Jeudi 8 octobre

Brec est un élève absolument correct.

Il est agréable en cours, participe de temps en temps, ne semble avoir ni point fort, ni point faible.

Enfin jusqu’à aujourd’hui où, après une évaluation plutôt réussie, les sixièmes Brindibou continuent à bosser sur l’invention d’un conte de fées, et où Brec se tient la tête dans les mains.

“Monsieur, j’y arrive vraiment pas.”

Il a devant lui le schéma que nous avons, à grand-peine, mis en place. Une histoire de voleur finissant par s’allier avec son rival.

“Quel est le problème ?
– Je suis nul pour écrire. Je préfère avoir zéro, je pense. J’ai aucune idée, c’est vous qui m’avez presque tout dit.
– Vous n’avez pas envie d’essayer ?
– Mais si j’essaye, je vais faire du caca, et regardez ce qu’elles font, elles !”

D’un doigt vibrant d’indignation, il désigne Deborah et Selma qui lève des yeux interrogateurs de leurs huit pages rédigées impeccablement et mettant en scène les amours d’une princesse-manticore et d’un roi changé en lune.

“Je vois. C’est leur histoire qui vous gêne ?
– Ben oui. Je veux pas qu’on voit ce que moi je vais faire à côté.
– Vous avez déjà écrit quelque chose, en primaire ?
– Non, à chaque fois je disais au maître que je pouvais pas faire, ou alors je faisais n’importe quoi.
– Donc, si vous écriviez, même une histoire d’une demi-page, vous réussiriez quelque chose que vous n’avez jamais fait jusque là ?
– …”

Au bout d’une trentaine de minutes, Brec me tend un papier, comme une ébauche de sculpture. Son écriture est pleine d’échardes, sa syntaxe en angles aigus. Mais il y a une forme. Et il la voit. J’approche le papier de son schéma.

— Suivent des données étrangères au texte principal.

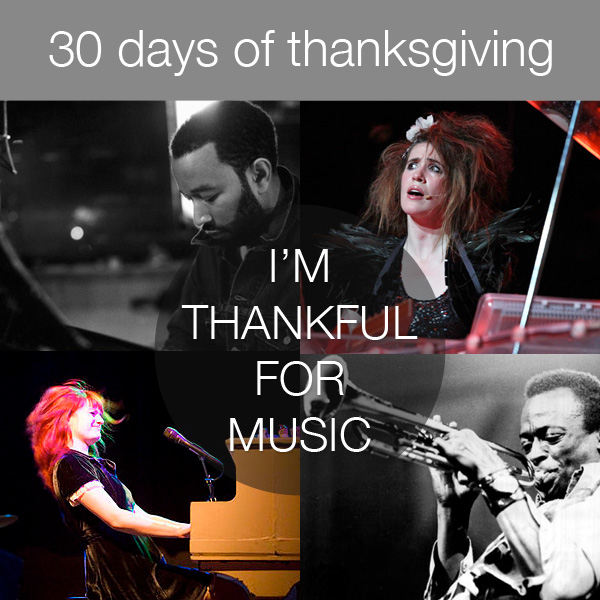 30daysthanks20 30 Days of Thanksgiving   Day 20: Music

“Eh ben. Il y a du chemin, entre ces deux étapes, hein ?
– Oui, mais les autres…
– Vous ne trouvez pas que vous avez changé ?
– Changé ?
– Il va lui arriver quoi, à Vizzry – Vizzry, c’est son héros – maintenant ?
– Alors une fois qu’il est jeté en prison, il y a son rival qui arrive. Je me disais aussi que la fille d’un garde pourrait les rejoindre. Ils la rencontrent en s’enfuyant, au début elle veut les arrêter, parce qu’elle veut être garde comme son père, et en fait, elle les aide.
– Quand est-ce que je vous ai donné l’idée ?
– C’est pas votre idée, monsieur, c’est la mienne !
– Moi je trouve que vous avez changé.
– Ooooh.”

Ooooh indeed.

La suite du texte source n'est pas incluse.